> [ИСХОДНЫЙ ФРАГМЕНТ]
- - - -

О: У меня уже довольно большие дети. Старшему ребенку двадцать три, а младшему тринадцать, и я не помню, чтобы мне хотелось порвать кого-то из них на кусочки, - они какие-то уже разумные и невредные. Скорее, бывают такие состояния, когда ты чего-то не делаешь в силу работы и другой занятости. Наверное, помогает представление, что невозможно быть идеальным. Ты вот что-то даешь ребенку, - что можешь, то и даешь. И, будем надеяться, что дети это смогут взять и использовать в полную силу. А что касается гнева, мне вот лично не свойственен сильный гнев. Я знаю, что у людей это бывает. Гнев - это всегда чувство надстроенное, вторичное. Гнев говорит о том, что где-то мы задеты. Если вы часто чувствуете гнев к своему ребенку, то надо поисследовать самого себя: где, в каком месте ваша территория задета? Когда вас уже разносит, мантры поздно говорить. Но если вы видите, что это повторяется у вас раз за разом, то надо повнимательнее посмотреть, какую вашу потребность вы ощущаете остро как нарушенную? Может быть, это потребность в воздухе или потребность в порядке, в уважении и принятии. Когда уже гнев накатывает, что-то с этим сделать можно, но это будет симптоматическое решение. Это как головную боль можно сбить, но, если она проявляется ежедневно, надо уже пойти и разобраться, почему так часто? А в сам момент ничего оригинального: подышать, умыться, конфету съесть.

- - - -

> [ЗАПИСИ ДЛЯ ОБРАБОТКИ]
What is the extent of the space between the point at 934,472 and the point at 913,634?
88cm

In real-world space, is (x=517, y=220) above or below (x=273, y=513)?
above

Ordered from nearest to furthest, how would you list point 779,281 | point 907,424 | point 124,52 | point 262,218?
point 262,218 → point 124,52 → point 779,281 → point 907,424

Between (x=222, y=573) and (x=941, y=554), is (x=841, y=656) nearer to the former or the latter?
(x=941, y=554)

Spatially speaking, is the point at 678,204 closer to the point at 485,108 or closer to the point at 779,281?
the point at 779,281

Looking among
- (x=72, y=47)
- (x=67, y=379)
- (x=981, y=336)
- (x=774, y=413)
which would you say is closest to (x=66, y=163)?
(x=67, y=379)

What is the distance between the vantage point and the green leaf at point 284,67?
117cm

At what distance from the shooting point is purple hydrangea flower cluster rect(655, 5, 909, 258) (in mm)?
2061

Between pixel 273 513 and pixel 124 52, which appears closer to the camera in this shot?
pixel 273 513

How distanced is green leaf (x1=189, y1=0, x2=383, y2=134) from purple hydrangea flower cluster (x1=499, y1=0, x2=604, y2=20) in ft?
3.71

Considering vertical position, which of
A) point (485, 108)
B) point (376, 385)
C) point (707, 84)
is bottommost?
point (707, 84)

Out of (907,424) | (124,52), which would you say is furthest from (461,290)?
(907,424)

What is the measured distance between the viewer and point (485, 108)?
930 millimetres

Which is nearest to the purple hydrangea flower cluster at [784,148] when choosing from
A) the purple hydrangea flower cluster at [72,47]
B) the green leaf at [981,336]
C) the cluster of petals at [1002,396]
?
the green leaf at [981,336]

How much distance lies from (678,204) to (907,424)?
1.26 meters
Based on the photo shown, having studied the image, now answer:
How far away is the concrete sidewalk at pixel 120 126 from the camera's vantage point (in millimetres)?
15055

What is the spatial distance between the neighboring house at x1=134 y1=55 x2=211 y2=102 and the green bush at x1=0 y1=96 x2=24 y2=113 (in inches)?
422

- - - -

> [ЧТО СДЕЛАТЬ]
• 1. Сколько лет младшему ребенку, согласно фрагменту о родительском гневе?
• 2. Верните без изменений участок записей от строки, содержащей «How much distance», до самого конца записей, включая обе границы.
Фрагмент и записи взяты из разных источников.

> [РЕШЁННЫЕ ЗАДАНИЯ]
• 1. Тринадцать лет.

• 2.
How much distance lies from (678,204) to (907,424)?
1.26 meters
Based on the photo shown, having studied the image, now answer:
How far away is the concrete sidewalk at pixel 120 126 from the camera's vantage point (in millimetres)?
15055

What is the spatial distance between the neighboring house at x1=134 y1=55 x2=211 y2=102 and the green bush at x1=0 y1=96 x2=24 y2=113 (in inches)?
422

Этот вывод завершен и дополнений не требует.